- Try it
All that is needed is each line of the entries holding the word "over", copied as it stands.

Stored items:
◇ ◇ ◇ ◇ ◇

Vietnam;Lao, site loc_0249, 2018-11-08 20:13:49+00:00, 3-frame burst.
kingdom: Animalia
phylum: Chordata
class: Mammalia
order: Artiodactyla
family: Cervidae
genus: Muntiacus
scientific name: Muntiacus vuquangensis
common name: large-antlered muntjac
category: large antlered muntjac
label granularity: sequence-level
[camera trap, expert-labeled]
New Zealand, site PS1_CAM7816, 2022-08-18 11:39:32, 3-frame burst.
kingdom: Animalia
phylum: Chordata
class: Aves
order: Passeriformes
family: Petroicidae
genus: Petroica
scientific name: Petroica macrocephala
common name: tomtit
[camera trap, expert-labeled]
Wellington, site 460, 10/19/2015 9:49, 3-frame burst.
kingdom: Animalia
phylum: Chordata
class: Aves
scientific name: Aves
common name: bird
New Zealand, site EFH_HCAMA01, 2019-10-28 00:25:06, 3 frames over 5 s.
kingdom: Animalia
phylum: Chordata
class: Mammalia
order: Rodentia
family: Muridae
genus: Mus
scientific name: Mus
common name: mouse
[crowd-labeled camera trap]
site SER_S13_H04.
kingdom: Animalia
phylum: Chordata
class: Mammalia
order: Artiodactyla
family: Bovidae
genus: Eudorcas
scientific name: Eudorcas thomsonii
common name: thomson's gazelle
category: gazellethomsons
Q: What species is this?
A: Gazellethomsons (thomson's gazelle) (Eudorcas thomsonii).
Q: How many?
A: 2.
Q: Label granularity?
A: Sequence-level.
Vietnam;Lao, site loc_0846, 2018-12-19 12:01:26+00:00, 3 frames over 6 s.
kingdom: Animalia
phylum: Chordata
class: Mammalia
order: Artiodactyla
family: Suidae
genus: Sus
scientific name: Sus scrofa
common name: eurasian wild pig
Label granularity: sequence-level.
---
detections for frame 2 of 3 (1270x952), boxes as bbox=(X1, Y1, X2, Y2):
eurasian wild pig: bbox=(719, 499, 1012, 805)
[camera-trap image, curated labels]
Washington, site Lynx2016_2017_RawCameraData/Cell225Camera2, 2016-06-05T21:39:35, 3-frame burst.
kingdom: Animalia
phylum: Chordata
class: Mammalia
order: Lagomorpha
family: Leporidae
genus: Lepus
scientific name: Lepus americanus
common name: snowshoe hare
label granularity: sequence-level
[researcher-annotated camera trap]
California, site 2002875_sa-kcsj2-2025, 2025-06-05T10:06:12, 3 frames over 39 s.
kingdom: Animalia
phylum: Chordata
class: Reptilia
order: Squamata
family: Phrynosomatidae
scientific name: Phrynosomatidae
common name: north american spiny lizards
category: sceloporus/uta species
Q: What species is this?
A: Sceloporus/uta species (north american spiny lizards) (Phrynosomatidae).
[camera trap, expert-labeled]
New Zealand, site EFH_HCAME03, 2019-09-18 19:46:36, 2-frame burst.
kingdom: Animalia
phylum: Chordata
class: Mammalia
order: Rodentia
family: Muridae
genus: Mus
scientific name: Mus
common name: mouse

◇ ◇ ◇ ◇ ◇

- Problem solution
New Zealand, site EFH_HCAMA01, 2019-10-28 00:25:06, 3 frames over 5 s.
Vietnam;Lao, site loc_0846, 2018-12-19 12:01:26+00:00, 3 frames over 6 s.
California, site 2002875_sa-kcsj2-2025, 2025-06-05T10:06:12, 3 frames over 39 s.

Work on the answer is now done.